Chapter 2: Finding and Wrangling Time Series Data Flashcards
What is a ‘look ahead’ and how can it occur in time series data?
A lookahead is any way that information about what will happen in the future might propagate back in time in your modeling and affect how your model behaves earlier in time. For example, when smoothing a noisey time series, a future value could be incorporated in to the smoothed time series.
What is a general checklist when approaching time series data?
- Lookahead check: If you are smoothing data or imputing missing data, think carefully about whether it might impact your results by introducing a lookahead. And don’t just think about it—experiment as we did earlier and see how the imputations and smoothing work. Do they seem to be forward looking? If so, can you justify using them? (Probably not.)

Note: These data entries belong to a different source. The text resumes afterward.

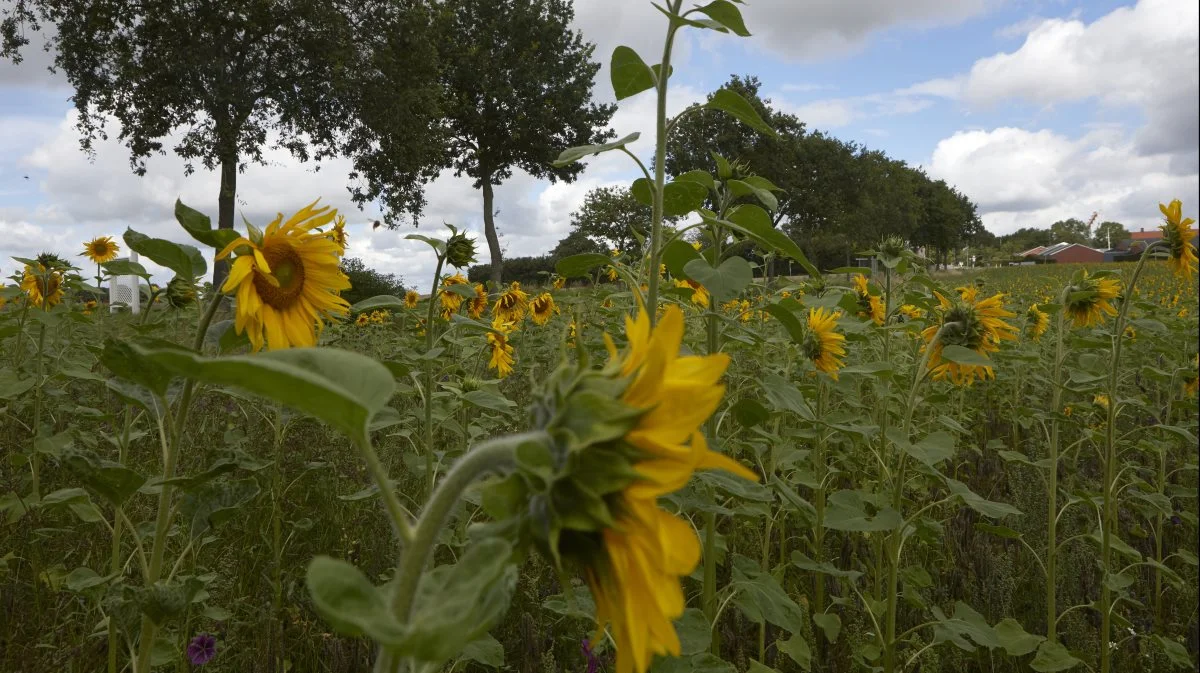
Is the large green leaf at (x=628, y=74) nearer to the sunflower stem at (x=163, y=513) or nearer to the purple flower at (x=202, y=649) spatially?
the sunflower stem at (x=163, y=513)

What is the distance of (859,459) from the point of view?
2.94 meters

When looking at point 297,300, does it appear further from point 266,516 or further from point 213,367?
point 266,516

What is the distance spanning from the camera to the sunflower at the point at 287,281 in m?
1.27

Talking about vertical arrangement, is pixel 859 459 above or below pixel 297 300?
below

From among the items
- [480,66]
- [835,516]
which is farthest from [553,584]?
[480,66]

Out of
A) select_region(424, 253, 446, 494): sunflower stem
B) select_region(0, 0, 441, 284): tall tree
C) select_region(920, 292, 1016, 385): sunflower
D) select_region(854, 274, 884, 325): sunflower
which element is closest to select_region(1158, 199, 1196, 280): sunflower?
select_region(920, 292, 1016, 385): sunflower

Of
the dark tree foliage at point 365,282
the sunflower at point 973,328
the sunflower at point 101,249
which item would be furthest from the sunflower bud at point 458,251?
the dark tree foliage at point 365,282

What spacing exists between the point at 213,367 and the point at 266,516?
2.42m

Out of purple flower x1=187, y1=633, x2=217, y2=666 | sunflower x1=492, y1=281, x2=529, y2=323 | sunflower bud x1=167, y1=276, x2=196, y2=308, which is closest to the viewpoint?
purple flower x1=187, y1=633, x2=217, y2=666

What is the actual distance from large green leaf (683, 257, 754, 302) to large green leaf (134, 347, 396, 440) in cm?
76

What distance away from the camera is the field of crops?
0.53 meters

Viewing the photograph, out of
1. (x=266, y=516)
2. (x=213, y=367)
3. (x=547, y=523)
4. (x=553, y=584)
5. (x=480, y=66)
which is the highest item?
(x=480, y=66)

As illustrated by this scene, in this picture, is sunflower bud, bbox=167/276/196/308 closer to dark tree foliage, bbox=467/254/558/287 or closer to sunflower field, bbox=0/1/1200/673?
sunflower field, bbox=0/1/1200/673

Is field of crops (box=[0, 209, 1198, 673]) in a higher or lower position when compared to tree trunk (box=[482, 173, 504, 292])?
lower
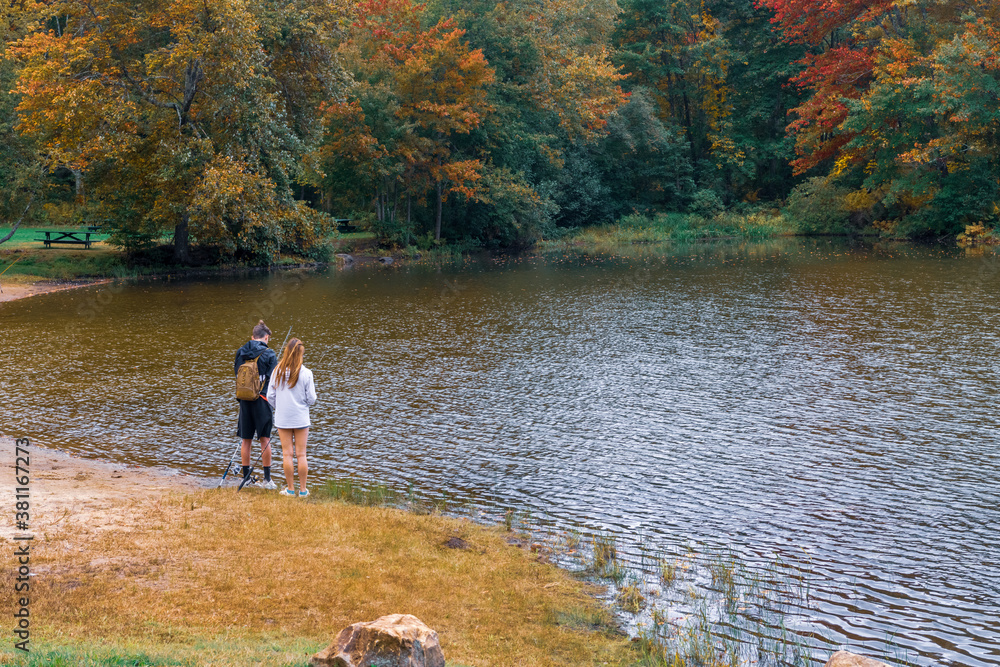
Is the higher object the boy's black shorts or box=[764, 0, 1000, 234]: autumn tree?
box=[764, 0, 1000, 234]: autumn tree

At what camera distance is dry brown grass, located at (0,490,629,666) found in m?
6.32

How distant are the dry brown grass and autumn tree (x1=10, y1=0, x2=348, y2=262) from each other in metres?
23.1

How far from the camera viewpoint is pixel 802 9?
52.2 meters

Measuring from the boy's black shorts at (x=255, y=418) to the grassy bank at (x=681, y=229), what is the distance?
4426 cm

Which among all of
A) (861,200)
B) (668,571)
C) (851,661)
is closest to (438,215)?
(861,200)

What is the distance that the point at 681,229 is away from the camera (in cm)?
5862

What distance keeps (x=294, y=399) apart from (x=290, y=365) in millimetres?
421

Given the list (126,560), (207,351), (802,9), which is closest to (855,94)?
(802,9)

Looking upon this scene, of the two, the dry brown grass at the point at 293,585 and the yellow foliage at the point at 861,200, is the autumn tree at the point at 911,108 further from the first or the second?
the dry brown grass at the point at 293,585

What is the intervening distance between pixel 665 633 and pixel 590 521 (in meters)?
2.58

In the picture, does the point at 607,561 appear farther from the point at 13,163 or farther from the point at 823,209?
the point at 823,209

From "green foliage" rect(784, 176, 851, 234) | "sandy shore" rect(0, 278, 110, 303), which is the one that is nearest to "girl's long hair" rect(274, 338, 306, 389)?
"sandy shore" rect(0, 278, 110, 303)

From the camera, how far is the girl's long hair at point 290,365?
9719 mm

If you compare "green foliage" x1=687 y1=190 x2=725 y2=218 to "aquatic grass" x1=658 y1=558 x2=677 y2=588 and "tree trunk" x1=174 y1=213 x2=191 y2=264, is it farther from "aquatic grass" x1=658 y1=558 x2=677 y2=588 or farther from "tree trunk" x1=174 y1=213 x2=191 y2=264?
"aquatic grass" x1=658 y1=558 x2=677 y2=588
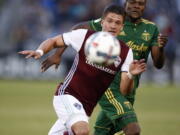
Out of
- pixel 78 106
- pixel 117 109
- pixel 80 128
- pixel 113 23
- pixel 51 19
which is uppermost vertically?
pixel 113 23

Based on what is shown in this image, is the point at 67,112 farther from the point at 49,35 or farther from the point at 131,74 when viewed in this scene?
the point at 49,35

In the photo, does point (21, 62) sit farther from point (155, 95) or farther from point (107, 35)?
point (107, 35)

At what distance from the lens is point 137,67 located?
958cm

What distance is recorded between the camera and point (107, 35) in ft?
29.5

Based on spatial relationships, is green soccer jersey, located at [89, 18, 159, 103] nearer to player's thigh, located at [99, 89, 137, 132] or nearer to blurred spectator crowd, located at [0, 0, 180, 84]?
player's thigh, located at [99, 89, 137, 132]

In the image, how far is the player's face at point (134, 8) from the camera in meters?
11.0

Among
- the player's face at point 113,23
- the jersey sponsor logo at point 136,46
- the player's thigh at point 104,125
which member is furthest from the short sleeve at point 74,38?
the player's thigh at point 104,125

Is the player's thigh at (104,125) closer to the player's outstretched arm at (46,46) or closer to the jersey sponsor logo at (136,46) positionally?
the jersey sponsor logo at (136,46)

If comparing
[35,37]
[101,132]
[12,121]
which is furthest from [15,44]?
[101,132]

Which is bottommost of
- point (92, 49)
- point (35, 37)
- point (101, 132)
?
point (35, 37)

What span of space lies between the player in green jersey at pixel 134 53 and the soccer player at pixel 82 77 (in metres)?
0.79

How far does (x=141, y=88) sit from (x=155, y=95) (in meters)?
2.49

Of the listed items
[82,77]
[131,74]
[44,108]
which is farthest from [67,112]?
[44,108]

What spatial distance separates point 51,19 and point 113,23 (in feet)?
61.1
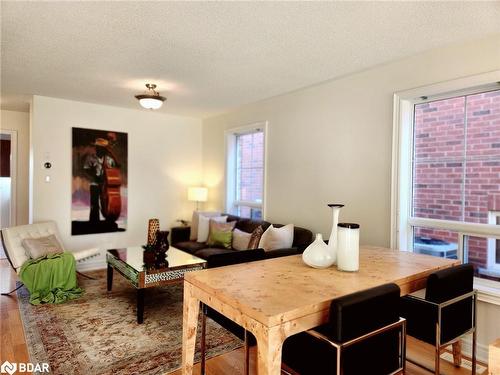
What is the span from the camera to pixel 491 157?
101 inches

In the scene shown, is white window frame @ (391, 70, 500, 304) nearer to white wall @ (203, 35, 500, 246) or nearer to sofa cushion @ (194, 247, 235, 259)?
white wall @ (203, 35, 500, 246)

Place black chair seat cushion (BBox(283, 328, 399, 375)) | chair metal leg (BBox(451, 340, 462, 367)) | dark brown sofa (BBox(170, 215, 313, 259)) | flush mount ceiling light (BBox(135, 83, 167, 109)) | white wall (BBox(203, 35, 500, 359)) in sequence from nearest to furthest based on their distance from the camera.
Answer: black chair seat cushion (BBox(283, 328, 399, 375)) < chair metal leg (BBox(451, 340, 462, 367)) < white wall (BBox(203, 35, 500, 359)) < dark brown sofa (BBox(170, 215, 313, 259)) < flush mount ceiling light (BBox(135, 83, 167, 109))

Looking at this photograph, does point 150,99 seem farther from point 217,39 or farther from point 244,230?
point 244,230

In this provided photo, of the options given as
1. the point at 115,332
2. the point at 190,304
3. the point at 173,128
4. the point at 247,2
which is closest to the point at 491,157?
the point at 247,2

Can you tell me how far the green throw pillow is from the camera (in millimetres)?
4418

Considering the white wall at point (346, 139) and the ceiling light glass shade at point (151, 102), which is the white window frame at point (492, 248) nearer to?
the white wall at point (346, 139)

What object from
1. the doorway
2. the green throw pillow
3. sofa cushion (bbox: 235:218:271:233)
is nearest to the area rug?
the green throw pillow

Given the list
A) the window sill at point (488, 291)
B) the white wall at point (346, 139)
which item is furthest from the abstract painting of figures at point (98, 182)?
the window sill at point (488, 291)

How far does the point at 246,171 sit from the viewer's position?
17.2 ft

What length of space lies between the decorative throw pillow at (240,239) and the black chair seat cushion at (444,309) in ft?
7.47

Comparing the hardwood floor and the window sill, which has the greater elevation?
the window sill

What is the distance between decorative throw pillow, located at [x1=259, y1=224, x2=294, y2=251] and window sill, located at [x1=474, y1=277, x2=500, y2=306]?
1.72 metres

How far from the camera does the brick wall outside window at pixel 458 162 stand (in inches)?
102

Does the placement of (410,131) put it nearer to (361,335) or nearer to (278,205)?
(278,205)
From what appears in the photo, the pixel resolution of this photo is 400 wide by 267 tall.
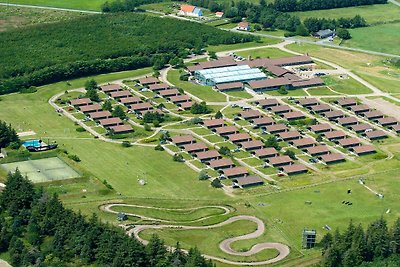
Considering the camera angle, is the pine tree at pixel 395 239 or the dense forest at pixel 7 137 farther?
the dense forest at pixel 7 137

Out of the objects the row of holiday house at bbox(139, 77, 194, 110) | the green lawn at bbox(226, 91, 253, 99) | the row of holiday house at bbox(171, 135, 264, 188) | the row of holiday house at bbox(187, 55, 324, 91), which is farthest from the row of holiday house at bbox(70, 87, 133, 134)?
the row of holiday house at bbox(187, 55, 324, 91)

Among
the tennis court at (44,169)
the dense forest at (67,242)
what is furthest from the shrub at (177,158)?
the dense forest at (67,242)

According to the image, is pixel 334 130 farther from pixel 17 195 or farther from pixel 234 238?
pixel 17 195

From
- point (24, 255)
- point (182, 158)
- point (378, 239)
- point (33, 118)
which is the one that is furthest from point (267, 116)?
point (24, 255)

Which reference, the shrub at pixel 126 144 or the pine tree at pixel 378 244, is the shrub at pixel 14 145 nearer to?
the shrub at pixel 126 144

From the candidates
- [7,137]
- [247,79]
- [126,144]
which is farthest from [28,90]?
A: [247,79]

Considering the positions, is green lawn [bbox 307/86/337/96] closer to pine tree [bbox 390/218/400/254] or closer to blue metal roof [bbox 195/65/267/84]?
blue metal roof [bbox 195/65/267/84]
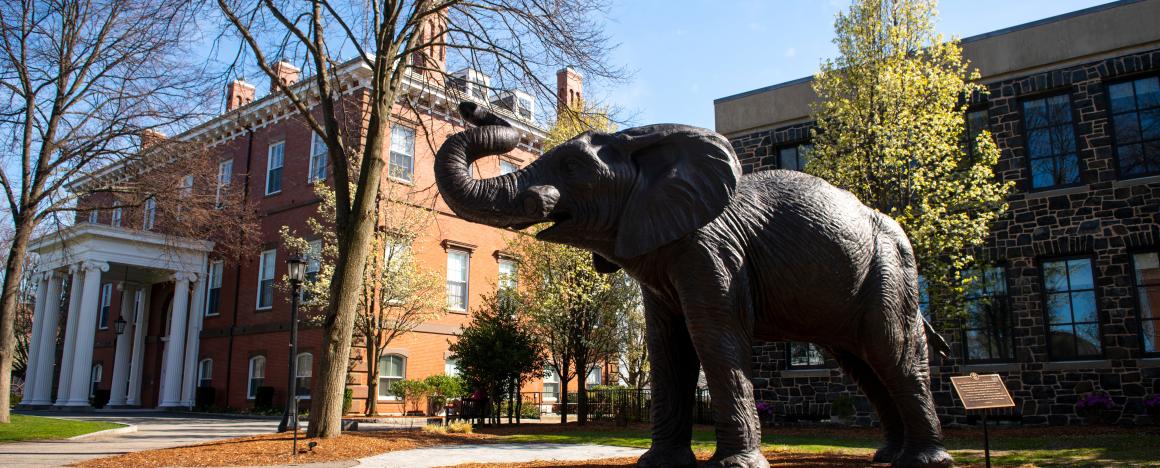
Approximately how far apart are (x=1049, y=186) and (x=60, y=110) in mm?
21986

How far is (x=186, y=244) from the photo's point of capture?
91.9ft

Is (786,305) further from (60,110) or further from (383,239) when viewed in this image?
(60,110)

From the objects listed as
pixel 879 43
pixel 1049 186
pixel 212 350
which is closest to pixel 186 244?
pixel 212 350

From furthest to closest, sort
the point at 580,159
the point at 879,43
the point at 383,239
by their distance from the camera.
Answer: the point at 383,239 → the point at 879,43 → the point at 580,159

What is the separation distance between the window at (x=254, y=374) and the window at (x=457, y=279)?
21.4ft

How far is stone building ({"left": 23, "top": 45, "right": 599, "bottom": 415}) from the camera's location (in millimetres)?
25250

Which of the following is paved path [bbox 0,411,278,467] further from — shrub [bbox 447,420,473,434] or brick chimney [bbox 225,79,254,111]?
brick chimney [bbox 225,79,254,111]

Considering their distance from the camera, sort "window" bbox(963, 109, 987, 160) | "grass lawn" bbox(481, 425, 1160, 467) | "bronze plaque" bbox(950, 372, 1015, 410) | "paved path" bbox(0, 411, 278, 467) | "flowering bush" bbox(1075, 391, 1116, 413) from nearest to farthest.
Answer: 1. "bronze plaque" bbox(950, 372, 1015, 410)
2. "grass lawn" bbox(481, 425, 1160, 467)
3. "paved path" bbox(0, 411, 278, 467)
4. "flowering bush" bbox(1075, 391, 1116, 413)
5. "window" bbox(963, 109, 987, 160)

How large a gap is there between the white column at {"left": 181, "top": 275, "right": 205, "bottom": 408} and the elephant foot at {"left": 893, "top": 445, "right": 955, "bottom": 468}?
28.3 m

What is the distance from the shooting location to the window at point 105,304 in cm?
3494

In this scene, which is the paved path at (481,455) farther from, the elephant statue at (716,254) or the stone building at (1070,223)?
the stone building at (1070,223)

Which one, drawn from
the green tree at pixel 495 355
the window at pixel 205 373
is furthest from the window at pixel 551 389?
the window at pixel 205 373

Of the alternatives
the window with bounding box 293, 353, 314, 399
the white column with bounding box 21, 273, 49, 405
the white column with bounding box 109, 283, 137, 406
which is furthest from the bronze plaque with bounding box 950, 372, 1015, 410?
the white column with bounding box 109, 283, 137, 406

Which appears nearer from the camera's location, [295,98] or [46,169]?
[295,98]
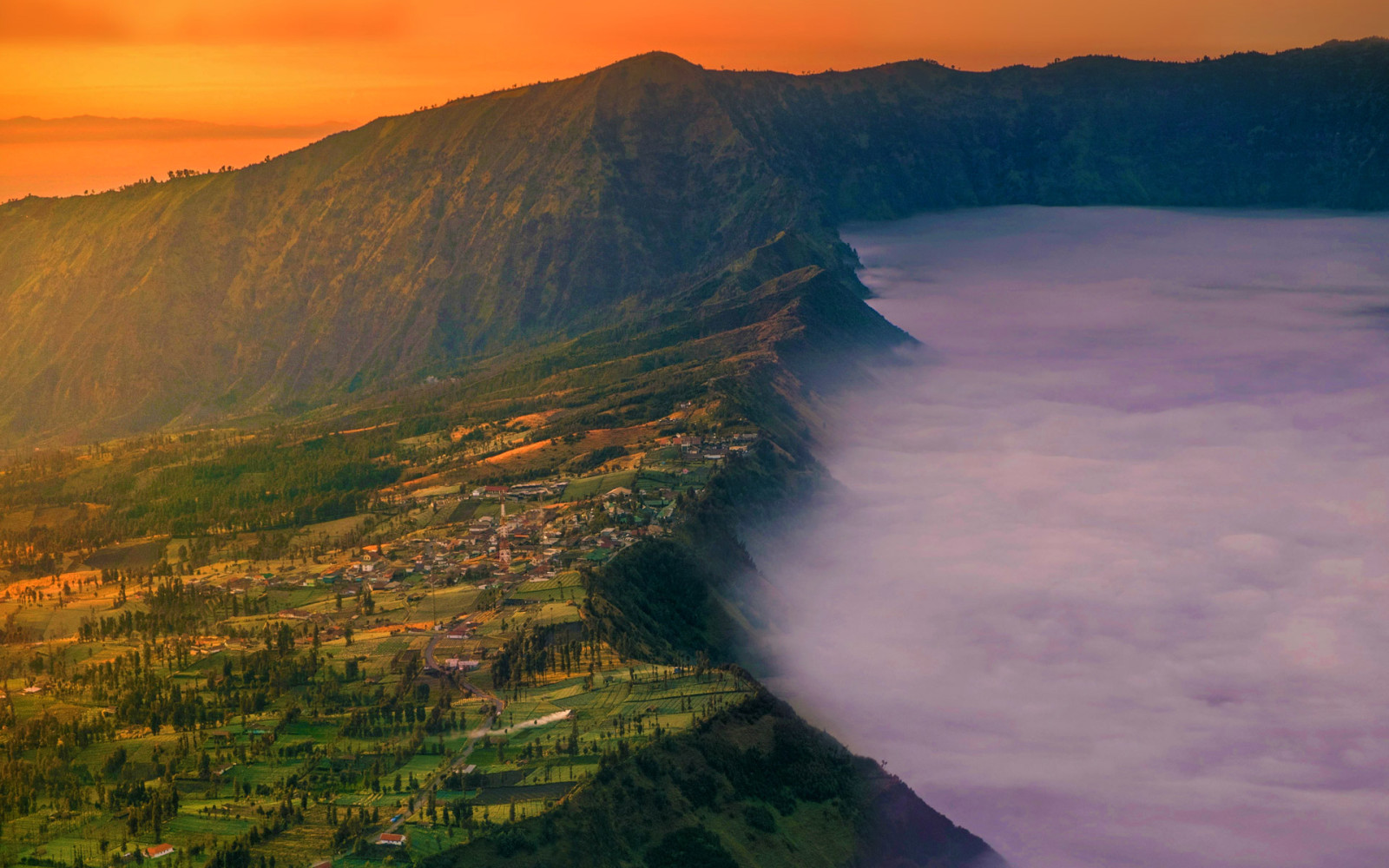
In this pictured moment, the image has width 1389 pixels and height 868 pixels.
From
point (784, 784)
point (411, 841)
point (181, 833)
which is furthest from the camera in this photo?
point (784, 784)

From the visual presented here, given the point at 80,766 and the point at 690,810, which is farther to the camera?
the point at 80,766

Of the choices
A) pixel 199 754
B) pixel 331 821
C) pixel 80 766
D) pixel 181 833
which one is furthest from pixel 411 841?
pixel 80 766

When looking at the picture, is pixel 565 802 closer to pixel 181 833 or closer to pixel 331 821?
pixel 331 821

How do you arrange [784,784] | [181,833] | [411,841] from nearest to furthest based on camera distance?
[411,841] → [181,833] → [784,784]

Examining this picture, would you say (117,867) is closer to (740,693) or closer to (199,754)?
(199,754)

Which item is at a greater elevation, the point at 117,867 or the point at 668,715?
the point at 668,715

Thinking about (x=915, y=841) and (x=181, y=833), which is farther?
(x=915, y=841)

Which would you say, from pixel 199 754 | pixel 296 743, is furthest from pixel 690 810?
pixel 199 754

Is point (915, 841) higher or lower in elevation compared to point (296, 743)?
lower
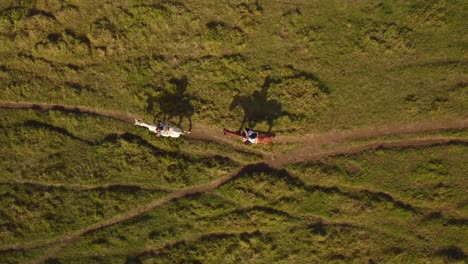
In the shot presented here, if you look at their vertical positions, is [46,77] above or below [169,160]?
above

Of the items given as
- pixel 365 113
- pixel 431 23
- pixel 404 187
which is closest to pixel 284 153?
pixel 365 113

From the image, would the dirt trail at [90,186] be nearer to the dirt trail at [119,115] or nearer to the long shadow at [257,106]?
the dirt trail at [119,115]

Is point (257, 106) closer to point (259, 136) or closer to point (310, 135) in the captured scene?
point (259, 136)

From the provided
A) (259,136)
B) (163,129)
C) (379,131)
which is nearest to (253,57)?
(259,136)

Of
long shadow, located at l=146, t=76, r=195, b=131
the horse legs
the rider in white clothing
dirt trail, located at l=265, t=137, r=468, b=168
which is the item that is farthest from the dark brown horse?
the rider in white clothing

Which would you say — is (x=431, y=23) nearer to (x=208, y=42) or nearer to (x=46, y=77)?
(x=208, y=42)

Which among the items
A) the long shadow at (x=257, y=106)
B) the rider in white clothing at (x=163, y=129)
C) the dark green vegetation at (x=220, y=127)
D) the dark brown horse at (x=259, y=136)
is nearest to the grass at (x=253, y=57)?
the dark green vegetation at (x=220, y=127)
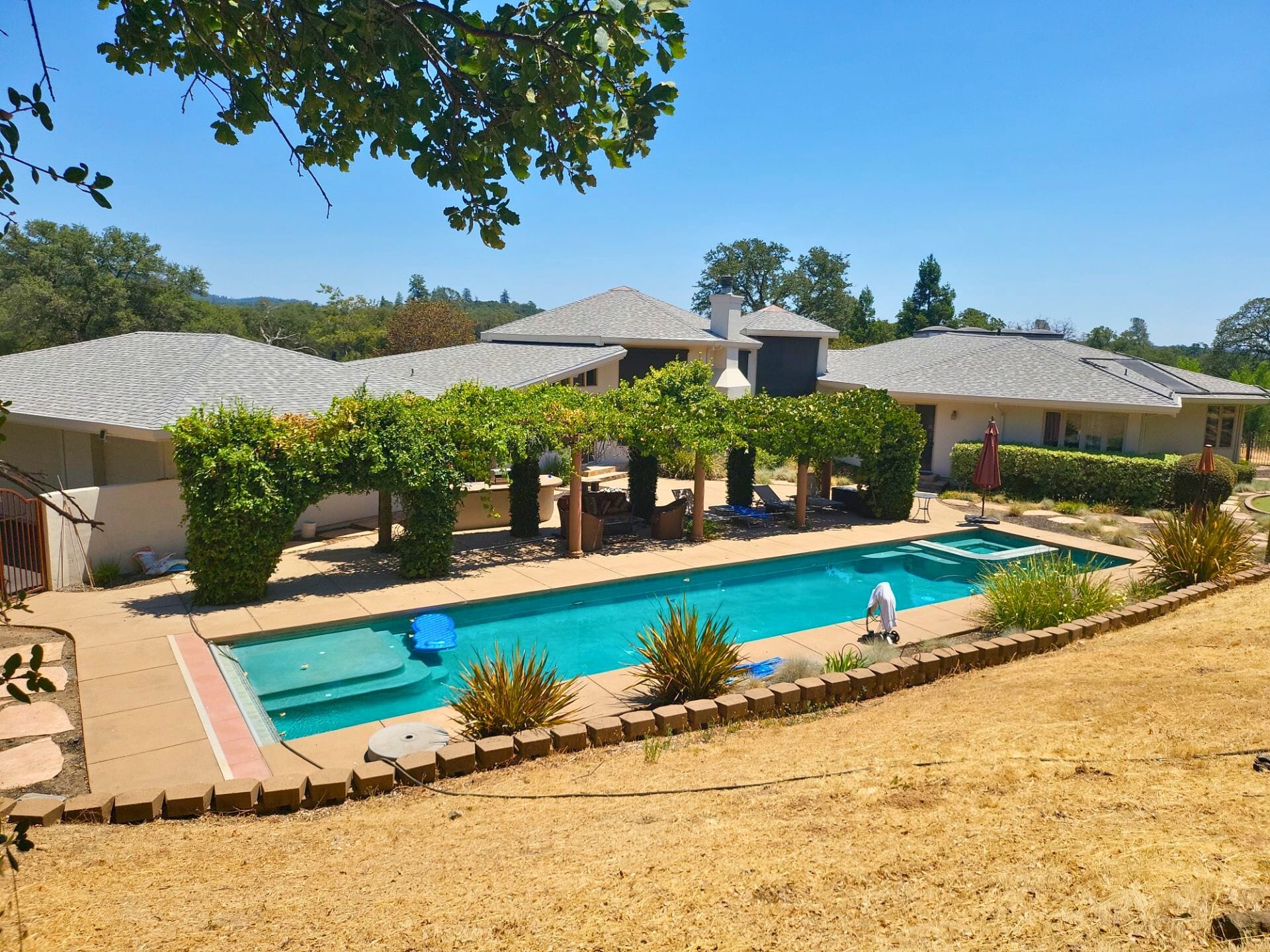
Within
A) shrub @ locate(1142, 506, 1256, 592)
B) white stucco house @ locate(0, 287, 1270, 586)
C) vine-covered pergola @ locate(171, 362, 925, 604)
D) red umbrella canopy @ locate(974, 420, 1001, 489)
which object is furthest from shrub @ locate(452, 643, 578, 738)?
red umbrella canopy @ locate(974, 420, 1001, 489)

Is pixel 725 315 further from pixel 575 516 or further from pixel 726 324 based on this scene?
pixel 575 516

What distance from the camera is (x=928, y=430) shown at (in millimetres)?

- Experiment with smaller data: Build your entire process with a very small data set (only a few rows in a data.table or a few row time steps in whatever data format). Then, do random spot checks at each step in the process and see whether you accidentally shift any information temporally to an inappropriate place.
- Time stamp sanity check: For each kind of data, find out what the lag is for it relative to its own timestamp. For example, if the timestamp is when the data “happened” but not when it was uploaded to your servers, you need to know that. Different columns of a data frame may have different lags. To address this, you can either customize your lag per data frame or (better and more realistic) pick the biggest lag and apply that to everything. While you won’t want to unduly pessimize your model, it’s a good starting point after which you can relax these overly constrained rules one at a time, carefully!
- Time aware error and cross validation: Use time-aware error (rolling) testing or cross-validation. This will be discussed in Chapter11, but remember that randomizing your training versus testing data sets does not work with time series data. You do not want information from the future to leak into models for the past.
- Test model performance with intentional lookahead: Intentionally introduce a lookahead and see how your model behaves. Try various degrees of lookahead, so you have an idea how it shifts accuracy. If you have some idea of the accuracy with lookahead, you have an idea of what the ceiling on a real model without unfair knowledge of the future will do. Remember that many time series problems are extremely difficult, so a model with a lookahead may seem great until you realize you are dealing with a high-noise/low-signal data set.
- Experiment with features iteratively: Add features slowly, particularly features you might be processing, so that you can look for jumps. One sign of a lookahead is when a particular feature is unexpectedly good, and there isn’t a very good explanation. At the top of your explanation list should always be “lookahead.”
What is meant by stationarity of a time series?
A stationary time series is one that has fairly stable statistical properties over time, particularly with respect to the mean and variance.
What is meant by seasonality?
Seasonality in data is any kind of recurring behaviour in which the frequency of the behaviour is stable. For example, human behaviour tends to have a daily seasonality (lunch time between 12:00 - 13:00 everyday).